The European Union and Estonian Social Policy Discourse

19 December 2001


RiTo No. 4, 2001

  • Merit Palmiste

    Head of the Karjaküla Social Centre, MA student of the Tallinn Pedagogical University

After entering into the Association Agreement in 1995, Estonia started making preparations for harmonisation of its legislation with the European Union’s acquis communautaire. In reply to The White Paper: Preparation of the Associated Countries of Central and Eastern Europe for Integration to the Internal Market of the European Union, an action plan of the Government of the Republic was developed in 1996 for Estonia’s integration into the European Union (known also as The Blue Paper). The action plans of the subsequent years also rely on the structure of The White Paper.

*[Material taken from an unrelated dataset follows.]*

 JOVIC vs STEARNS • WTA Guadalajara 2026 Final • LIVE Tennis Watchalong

The topic of the research “Aspects of Development of the Estonian Social Politics Discourse in the Light of Accession to the European Union” was the extension of the social policy discourse of the European Union in the Estonian documents considering social policy trends. The issues of what the social policy of the European Union actually contains in itself and what kind of concepts system the Union’s social policy discourse includes where explored. Another aim was to compare the changes in the contents of the Estonian social policy documents.

As a result of analysis of the Estonian action plans, it became evident that although their discourse is indeed approaching the social policy discourse of the European Union, they still do not reflect the underlying aims of the documents. The Government’s action plans constitute a strategic plan of harmonisation of the European Union’s acquis, and the relevant categories have actually been represented. At the same time it becomes evident from the Estonian specific harmonisation plans that Estonia has also acknowledged the broader goals of the Union. It is definitely good that Estonia has acknowledged the broader objectives of the European Union at its accession to the Union, although the action plans are primarily technical auxiliary documents that define the plan of harmonisation of the acquis through specific instructions for action.

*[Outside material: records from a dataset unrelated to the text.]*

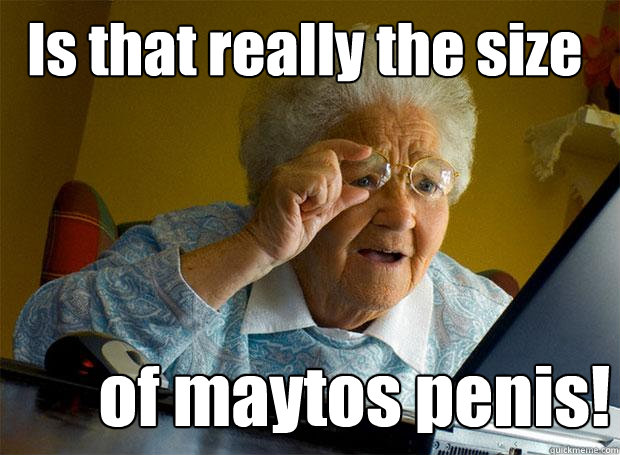 Is that really the size  of maytos penis!  Grandma finds the Internet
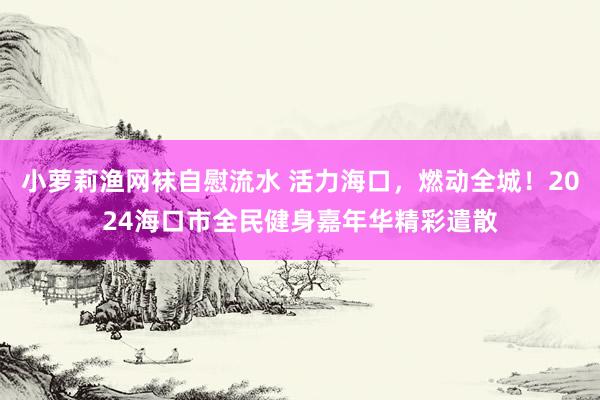 小萝莉渔网袜自慰流水 活力海口，燃动全城！2024海口市全民健身嘉年华精彩遣散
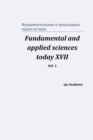 Fundamental and applied sciences today XVII. Vol. 1 - Book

The aim of Estonian development plans is the formation of sub-fields of social policy. It may be presumed that in connection with the decision of the Government of the Republic to join the European Union the general objectives that are acknowledged throughout the Union will also be reflected in the general development plans of Estonia.

It may be concluded from the results of the research that although the Estonian development plans perceive the need for supportive factors at attaining the goals, the acknowledged broader aims of the European Union have still not been either recognised or acknowledged. The development plans analysed in this research work, however, focus more on the particulars of the specific spheres, and any setting of broader goals cannot be seen yet.

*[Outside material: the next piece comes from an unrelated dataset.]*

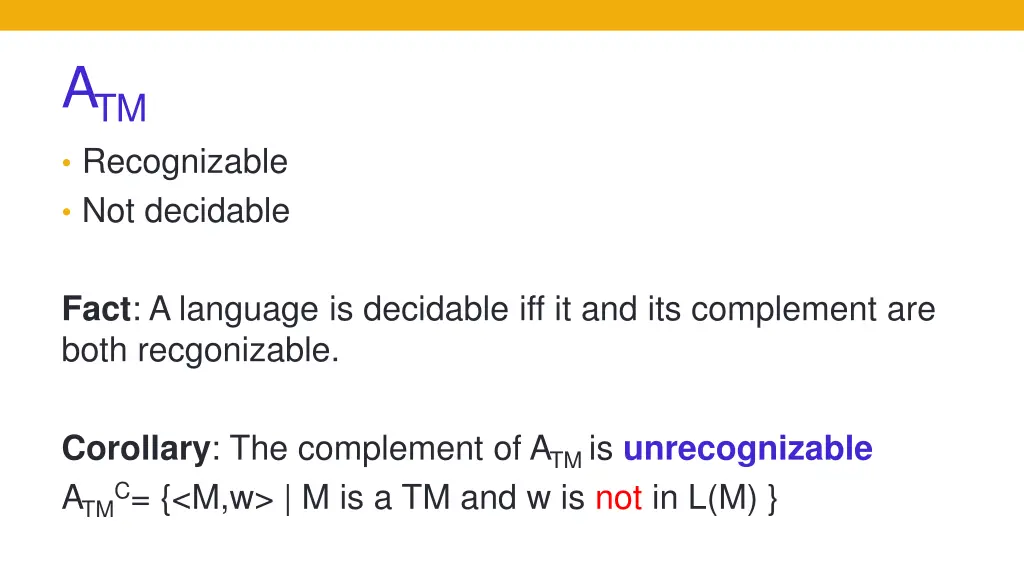 a tm recognizable not decidable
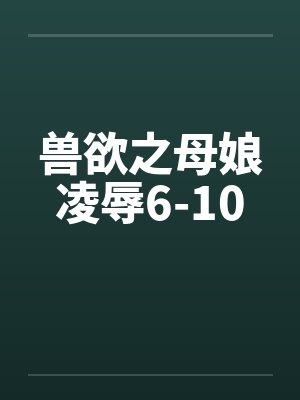 兽欲之母娘凌辱6-10by佚名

While developing Estonian social policy, it is important to recognise the need to set broader goals, and in the context of accession to the European Union, also to be knowledgeable of the broader goals of the Union. Thus the future is in the hands of the experts in the given field who must have good knowledge of both the principles of formation of Estonian and European Union social policy. The final decision, however, will still be made by the people.